Start of Data excerpts
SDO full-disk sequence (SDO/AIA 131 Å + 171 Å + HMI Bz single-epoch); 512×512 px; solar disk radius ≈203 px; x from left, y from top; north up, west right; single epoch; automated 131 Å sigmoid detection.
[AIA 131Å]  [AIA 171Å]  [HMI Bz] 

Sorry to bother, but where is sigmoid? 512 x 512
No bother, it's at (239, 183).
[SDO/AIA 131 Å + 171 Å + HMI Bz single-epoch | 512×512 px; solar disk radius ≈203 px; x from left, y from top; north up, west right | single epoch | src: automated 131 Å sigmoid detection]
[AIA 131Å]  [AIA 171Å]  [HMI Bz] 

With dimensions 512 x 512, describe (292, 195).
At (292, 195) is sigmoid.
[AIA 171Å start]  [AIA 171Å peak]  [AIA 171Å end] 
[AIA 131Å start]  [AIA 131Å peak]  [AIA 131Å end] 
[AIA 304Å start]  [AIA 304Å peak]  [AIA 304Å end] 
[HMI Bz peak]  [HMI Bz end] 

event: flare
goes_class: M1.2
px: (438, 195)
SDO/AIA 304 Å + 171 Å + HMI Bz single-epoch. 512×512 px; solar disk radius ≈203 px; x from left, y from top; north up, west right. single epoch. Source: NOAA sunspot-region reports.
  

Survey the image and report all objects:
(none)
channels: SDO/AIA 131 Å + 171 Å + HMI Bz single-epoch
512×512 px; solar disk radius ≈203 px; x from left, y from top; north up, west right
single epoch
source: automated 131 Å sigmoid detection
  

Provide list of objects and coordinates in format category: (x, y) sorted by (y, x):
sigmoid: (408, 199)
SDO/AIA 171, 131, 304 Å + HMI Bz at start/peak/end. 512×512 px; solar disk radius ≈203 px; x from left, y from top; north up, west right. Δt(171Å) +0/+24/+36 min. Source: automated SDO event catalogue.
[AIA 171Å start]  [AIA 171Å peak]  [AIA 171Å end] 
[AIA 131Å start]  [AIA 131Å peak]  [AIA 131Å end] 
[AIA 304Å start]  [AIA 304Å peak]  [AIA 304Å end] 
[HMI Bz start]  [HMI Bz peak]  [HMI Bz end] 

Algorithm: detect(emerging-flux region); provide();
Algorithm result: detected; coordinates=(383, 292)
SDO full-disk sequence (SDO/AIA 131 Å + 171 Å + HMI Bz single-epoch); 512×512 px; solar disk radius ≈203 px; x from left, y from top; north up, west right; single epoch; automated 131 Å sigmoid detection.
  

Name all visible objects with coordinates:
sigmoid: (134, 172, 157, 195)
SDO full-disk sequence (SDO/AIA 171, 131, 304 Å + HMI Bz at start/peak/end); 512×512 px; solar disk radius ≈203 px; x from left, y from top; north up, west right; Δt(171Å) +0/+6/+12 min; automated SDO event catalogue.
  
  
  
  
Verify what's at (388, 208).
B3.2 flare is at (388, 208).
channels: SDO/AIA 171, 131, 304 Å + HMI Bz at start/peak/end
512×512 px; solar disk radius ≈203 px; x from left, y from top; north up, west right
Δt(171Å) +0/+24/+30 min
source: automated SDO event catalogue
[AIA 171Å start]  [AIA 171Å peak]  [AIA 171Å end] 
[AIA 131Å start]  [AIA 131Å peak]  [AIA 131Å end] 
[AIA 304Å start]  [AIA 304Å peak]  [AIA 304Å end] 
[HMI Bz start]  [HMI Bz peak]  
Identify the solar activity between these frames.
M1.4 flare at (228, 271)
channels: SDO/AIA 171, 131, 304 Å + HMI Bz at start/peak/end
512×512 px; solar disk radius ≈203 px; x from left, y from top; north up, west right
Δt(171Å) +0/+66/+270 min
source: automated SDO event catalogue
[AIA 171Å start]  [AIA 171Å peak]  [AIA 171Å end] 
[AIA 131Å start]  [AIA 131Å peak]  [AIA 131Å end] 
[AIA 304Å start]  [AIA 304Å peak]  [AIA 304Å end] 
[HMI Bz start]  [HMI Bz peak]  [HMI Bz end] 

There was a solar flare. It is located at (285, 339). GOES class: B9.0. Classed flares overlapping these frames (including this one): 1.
End of Data excerpts
_What you have to do_
Precisely reproduce the lines of the entries, beginning at the first and ending at the one containing "No bother, it's at (239, 183).". Add nothing.

_Output_
SDO full-disk sequence (SDO/AIA 131 Å + 171 Å + HMI Bz single-epoch); 512×512 px; solar disk radius ≈203 px; x from left, y from top; north up, west right; single epoch; automated 131 Å sigmoid detection.
[AIA 131Å]  [AIA 171Å]  [HMI Bz] 

Sorry to bother, but where is sigmoid? 512 x 512
No bother, it's at (239, 183).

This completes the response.